In comparison to other exotic hardwoods mahogany comes in a moderate price. Its price ranges from $14 to $30 for a board feet. In general, authentic mahogany will cost more than maple or oak but is cheaper than teak or walnut. It’s not all mahogany flooring that is “genuine,” though, and other woods similar to it are frequently offered as mahogany for lesser.
Cons Pros: Staining and Shopping Pros: Staining and Shopping
Mahogany’s color shifts can cause certain issues and it’s not the ideal choice for those in a pinch for money.
You’ll never know what the color of your mahogany floor will be until you’ve had it installed for a few years. The speed that mahogany gets darker and how dark it becomes is largely dependent on the amount of sunlight that hits it. If a room is sunny the wood will get darker more quickly. This could be a problem in areas where furniture or rug don’t get dark the same way as areas that are exposed. Arranging your furniture regularly can stop this.
The changes in color of wood makes it difficult to select a stain colors because a color that appears rich and deep initially may turn out to be too dark in one year or so.
Like any wood with a dark tone mahogany catches dust, crumbs and pet hair readily. Although maintaining your mahogany flooring isn’t too difficult, sweeping it could become a regular chore if you wish to keep your flooring neat and clean.
Not for those with low budgets
While mahogany in its pure form is more affordable than other exotic hardwoods it’s also not an affordable flooring wood. This is due in part to its status as a species that is threatened. If you are looking for a less expensive alternative that has similar characteristics look into sapele, khaya or toona woods all of which belong to the mahogany family or a more widely-available wood like cherry.
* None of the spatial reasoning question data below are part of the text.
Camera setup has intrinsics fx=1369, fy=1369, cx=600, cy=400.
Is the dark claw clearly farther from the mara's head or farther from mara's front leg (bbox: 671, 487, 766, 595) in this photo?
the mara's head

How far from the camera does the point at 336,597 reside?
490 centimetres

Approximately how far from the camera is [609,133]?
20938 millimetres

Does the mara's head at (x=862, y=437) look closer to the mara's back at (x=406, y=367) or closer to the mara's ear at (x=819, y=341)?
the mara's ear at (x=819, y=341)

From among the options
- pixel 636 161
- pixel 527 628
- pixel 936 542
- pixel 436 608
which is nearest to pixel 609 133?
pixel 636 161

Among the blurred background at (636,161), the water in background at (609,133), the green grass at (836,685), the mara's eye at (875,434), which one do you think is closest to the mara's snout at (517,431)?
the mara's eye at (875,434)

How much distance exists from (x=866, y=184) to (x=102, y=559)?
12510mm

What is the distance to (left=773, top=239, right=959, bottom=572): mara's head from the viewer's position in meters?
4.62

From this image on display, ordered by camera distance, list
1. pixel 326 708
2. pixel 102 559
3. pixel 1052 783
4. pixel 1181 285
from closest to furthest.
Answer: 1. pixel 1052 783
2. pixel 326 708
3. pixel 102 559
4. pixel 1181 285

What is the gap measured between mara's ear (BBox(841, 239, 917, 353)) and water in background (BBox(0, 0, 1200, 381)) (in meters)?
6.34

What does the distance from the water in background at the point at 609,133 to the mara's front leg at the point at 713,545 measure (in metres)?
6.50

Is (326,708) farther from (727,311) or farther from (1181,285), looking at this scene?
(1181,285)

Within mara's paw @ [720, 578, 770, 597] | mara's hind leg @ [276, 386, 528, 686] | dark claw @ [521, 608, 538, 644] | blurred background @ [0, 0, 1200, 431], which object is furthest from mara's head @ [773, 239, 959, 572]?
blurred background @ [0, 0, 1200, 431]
Flooring shops have used the term mahogany to describe various wood species however, not all woods are the same. Pick the wrong one and you could be disappointed in the look and the durability.
Mahogany trees are part of the family Meliaceae which is subdivided into over 50 genera. The wood that is referred to as genuine mahogany is derived in three different species belonging to the family Swietenia. The most sought-after kind was the Swietenia macrophylla sometimes referred to as Honduran mahogany, or Brazilian mahogany.
Due to the demand the species was threatened and is currently under international trade restrictions, with export strictly restricted. The majority of genuine mahogany is harvested from sustainable plantations that are spread across the globe.
Most often on the American market you’ll see Khaya wood, specifically Khaya invorensis. This type of tree is also known as African mahogany, falls within the same family as authentic mahogany, however it’s in an entirely different genus. The color and the endurance are similar to the characteristics of authentic mahogany, making it the ideal choice.
Mahogany’s rich, warm colors gives it a timeless look and its long-lasting properties make it the perfect choice for a family home. Although it’s not the best choice for those on a budget, it’s a moderately priced option for those looking for a luxurious flooring. However, the effects of age and color changes can mean that it’s possible that the final shade of your flooring will be darker than you had hoped for.